BFRO's Skookum Meadow Expedition

Day Five

Wednesday, September 20

Most expedition members were up by 9 AM. The sun was out, although it was much cooler than the day before. Immediately after breakfast, several team members set out to search the clearcut to the northwest of camp for any sign of the previous night's visitation. Both Randles and Noll found large impressions along a ravine that bisected the clearcut to the west of camp. The ravine ran roughly north to south, and was about 50 feet deep, providing ample cover for any animal wanting to traverse the clearcut.

Randles print, though interesting, was inconclusive. However, Noll's print find was rather compelling. Noll found the impression about 150 yards from camp. It was located in an old section of a moss-covered deadfall tree that was half-buried in the earth, and lay just inside the treeline. The print measured 17 inches in length, and was very fresh (less than 24 hours). 3 feet further along the tree, a section had been freshly crushed. This suggests that the subsequent footstep of the animal that left the first print had found a weak spot in the deadfall, which gave way under it's weight.

17-inch Impression in Log found
by Rick Noll. NOTE: Noll's bootprint is
visible to the left of the impression.
Photo by Rick Noll.

Fish also took a lenghty hike, travelling northeast around the northern end of Hilltop, and towards Skookum Meadow. His walked turned up some interesting prints, but nothing conclusive. Meanwhile, a few participants had decided to travel to the small town of Eagles Cliff to take advantage of their shower facilities.

After lunch Noll, Lemley and Bambenek did some exploring to the west of basecamp, via Noll's vehicle. The cloud cover had steadily increased throughout the morning, and it was now completely overcast. They managed to find an old logging road that took them out to the edge of the ridge located directly west of the encampment. They walked out to the end of the overgrown road, and located a rocky outcrop that offered an excellent view of basecamp and the clearcut surrounding it. While checking out another small road that spurred off of this one, they located an abandoned campsite. There was a good deal of debris left behind by the occupants, including a tent, clothing, magazines, and trash. It appeared to have been left from several months prior.

Noll, Lemley and Bambenek returned to camp. After some brief discussion, it was decided that the Thermal and Infra-red cameras should be placed on the rocky outcropping overlooking the clearcut. This location became known as Ridgetop. Lemley, returned to Ridgetop, accompanied by Fish, and Pugsley and Searle from the film crew. All agreed that this would be the best vantage point to film from after dark.

View of Basecamp from Ridgetop.
Photo by Dr. LeRoy Fish.

Alan Terry arrived at 6 PM to join the expedition for the next 2 days. Terry had been considerable help to the group already, as he had arranged for our communications gear, courtesy of Furuno USA, and had also managed to round up a couple of 130 lb deep-cycle batteries that we used to recharge all of the camcorder and radio batteries.

After dinner, the group set about tending to their assignments. Henick and Powell hiked back into Skookum Meadow, Terry and Bambenek manned Hilltop, and Lemley took the film crew up to Ridgetop. Moneymaker, Noll, Randles, and Fish stayed in basecamp. The broadcasting system had been moved from Hilltop to the end of the road near basecamp, with the hope that an animal in the area could be drawn in close for the cameras.

Data lines ▸
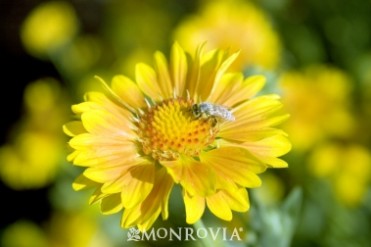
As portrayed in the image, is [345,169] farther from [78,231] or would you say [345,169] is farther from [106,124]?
[106,124]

Required actions ▸
1: List the items of debris that the Day Five expedition account says were left behind at the abandoned campsite.
2: Quote the Day Five expedition account from "Photo by Dr." up to and including "for the cameras.".
3: Write what comes next in the Day Five expedition account, picking up after its final sentence.

Outputs by task ▸
1: tent, clothing, magazines, trash

2:
Photo by Dr. LeRoy Fish.

Alan Terry arrived at 6 PM to join the expedition for the next 2 days. Terry had been considerable help to the group already, as he had arranged for our communications gear, courtesy of Furuno USA, and had also managed to round up a couple of 130 lb deep-cycle batteries that we used to recharge all of the camcorder and radio batteries.

After dinner, the group set about tending to their assignments. Henick and Powell hiked back into Skookum Meadow, Terry and Bambenek manned Hilltop, and Lemley took the film crew up to Ridgetop. Moneymaker, Noll, Randles, and Fish stayed in basecamp. The broadcasting system had been moved from Hilltop to the end of the road near basecamp, with the hope that an animal in the area could be drawn in close for the cameras.

3:
Broadcasting began shortly after 10:00 PM. The cloud cover that had been rather thick in the afternoon had pushed on through, and the skies were once again clear. The temperature had dropped quickly, and was already near freezing when the operations commenced. The first set of calls were met by a chorus of coyotes, which were about a mile or more northwest of camp. It remained quiet through the next 2 series of calls, but this would not be the case for the entire night.

The first bit of excitement came shortly after the third set of calls, when the radios came to life with Noll exclaming "We just had an explosion in camp!!" One of the power inverters that was connected to the 12-volt batteries for recharging purposes had decided to blow up in a rather dramatic fashion. A loud "POP" was accompanied by a shower of sparks and plums of smoke eminating from the kitchen/supply area of camp. Fortunately, it did not start a fire, and no electronic components were damaged. We even managed to revive the unit the following day.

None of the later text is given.